L’anno prossimo, ormai lo sanno anche i sassi, Donington uscirà dal calendario mondiale dopo ventidue anni, sostituita da Silverstone, che tornerà ad ospitare il GP di Gran Bretagna il 6 Giugno 2010. Il tracciato inglese suonerà nuovo agli appassionati di moto più giovani, ma è stato teatro di gare bellissime, in passato. Certo, dopo la revisione, necessaria per aumentarne la sicurezza (si tratta di una pista molto veloce) ha perso un po’ di anima, ma secondo alcuni non ci sarà da preoccuparsi.

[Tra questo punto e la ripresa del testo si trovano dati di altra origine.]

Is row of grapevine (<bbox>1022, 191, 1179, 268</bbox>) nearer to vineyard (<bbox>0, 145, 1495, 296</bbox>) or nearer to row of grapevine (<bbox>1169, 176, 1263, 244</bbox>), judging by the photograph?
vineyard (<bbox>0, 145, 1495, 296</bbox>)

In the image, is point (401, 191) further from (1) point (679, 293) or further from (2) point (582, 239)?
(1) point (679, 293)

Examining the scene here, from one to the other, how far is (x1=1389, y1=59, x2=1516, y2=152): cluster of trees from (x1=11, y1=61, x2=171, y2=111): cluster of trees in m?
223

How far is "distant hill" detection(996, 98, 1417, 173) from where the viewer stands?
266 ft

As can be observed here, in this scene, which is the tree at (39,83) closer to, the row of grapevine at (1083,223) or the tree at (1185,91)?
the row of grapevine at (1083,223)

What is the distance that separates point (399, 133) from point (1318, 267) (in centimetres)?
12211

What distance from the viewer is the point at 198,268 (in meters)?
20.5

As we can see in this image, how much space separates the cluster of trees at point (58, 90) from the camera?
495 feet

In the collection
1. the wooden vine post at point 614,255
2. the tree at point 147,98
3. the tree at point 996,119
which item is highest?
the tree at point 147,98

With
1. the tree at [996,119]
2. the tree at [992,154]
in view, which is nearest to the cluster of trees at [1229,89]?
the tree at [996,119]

Il “fattore campanile” ha il suo peso, ma Jeremy McWilliams e Steve Parrish, entrambi ex piloti del Motomondiale – McWilliams ha corso per anni nella 250 e in 500/MotoGP con Aprilia e le KR del team Roberts, Parrish è stato compagno di squadra di Barry Sheene ai tempi della Suzuki, chiudendo quinto nella stagione 1977 – hanno speso diverse parole in una recente intervista al sito australiano Crash.net parlando di Silverstone come di una pista “da uomini veri”.

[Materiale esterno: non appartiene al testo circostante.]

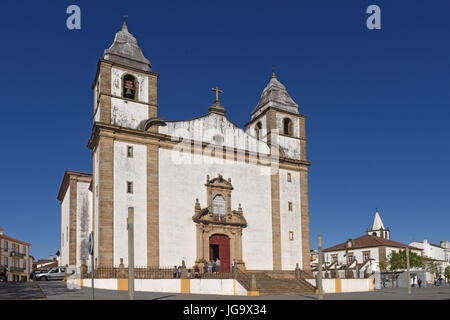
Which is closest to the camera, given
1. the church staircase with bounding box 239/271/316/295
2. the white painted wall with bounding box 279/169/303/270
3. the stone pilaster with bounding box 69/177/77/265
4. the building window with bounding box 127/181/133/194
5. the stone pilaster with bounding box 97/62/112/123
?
the church staircase with bounding box 239/271/316/295

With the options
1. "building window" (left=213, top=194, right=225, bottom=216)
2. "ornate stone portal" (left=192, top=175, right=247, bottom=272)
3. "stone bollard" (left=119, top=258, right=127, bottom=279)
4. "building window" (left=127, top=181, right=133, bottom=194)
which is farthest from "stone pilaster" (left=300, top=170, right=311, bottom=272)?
"stone bollard" (left=119, top=258, right=127, bottom=279)

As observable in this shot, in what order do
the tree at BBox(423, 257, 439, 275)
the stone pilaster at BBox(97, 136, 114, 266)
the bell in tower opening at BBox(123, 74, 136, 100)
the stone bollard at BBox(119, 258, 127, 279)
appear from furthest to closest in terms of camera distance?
the tree at BBox(423, 257, 439, 275), the bell in tower opening at BBox(123, 74, 136, 100), the stone pilaster at BBox(97, 136, 114, 266), the stone bollard at BBox(119, 258, 127, 279)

Parrish, attualmente commentatore della MotoGP per la BBC, si è sbilanciato: “Silverstone è sempre stata una pista da uomini, su cui farsi i denti. Curve come la Stowe, la Club o la Woodcote sono nei sogni di tutti i piloti. E guardando la planimetria, non sembra essere cambiato molto – sono davvero eccitato.” McWilliams è ancora più esplicito. “Ci ho corso la mia prima vera gara, nel 1993, nella Supercup. Quello che è sempre stato fantastico, di Silverstone, è la velocità che si tiene dalla Copse fino alla parte tecnica, alla Maggots. La Copse è una curva che richiede del fegato per essere affrontata alla velocità giusta – la prima volta che ho corso qui sono rimasto sorpreso dalle velocità che si raggiungono. E la Woodcote, l’ultima curva, quella che immette sul rettilineo dei box, è La Curva Definitiva. E sono felice che venga di nuovo riaperta e riutilizzata”. Jeremy, qui, fa riferimento al fatto che il mondiale SBK deve affrontare una chicane lenta e fastidiosa al posto della Woodcote “originale”.ù

“Non che le altre piste britanniche siano brutte, ma Silverstone è qualcosa di diverso” prosegue McWilliams “C’è un forte fattore nostalgia – ci hanno corso e vinto piloti come Gardner e Sheene. Il GP di Gran Bretagna si è corso qui per dieci anni, e finalmente ci torna. E finalmente, si corre anche da noi su un circuito con infrastrutture di primissimo livello! Come piloti, ci piacciono le piste veloci e scorrevoli. A giudicare dalle decisioni prese Richard Phillips, il direttore del circuito, sembra essere molto interessato alle opinioni dei piloti, e la cosa non può che essere un vantaggio. Non sarà la pista più veloce del campionato, ma sarà una delle più veloci.”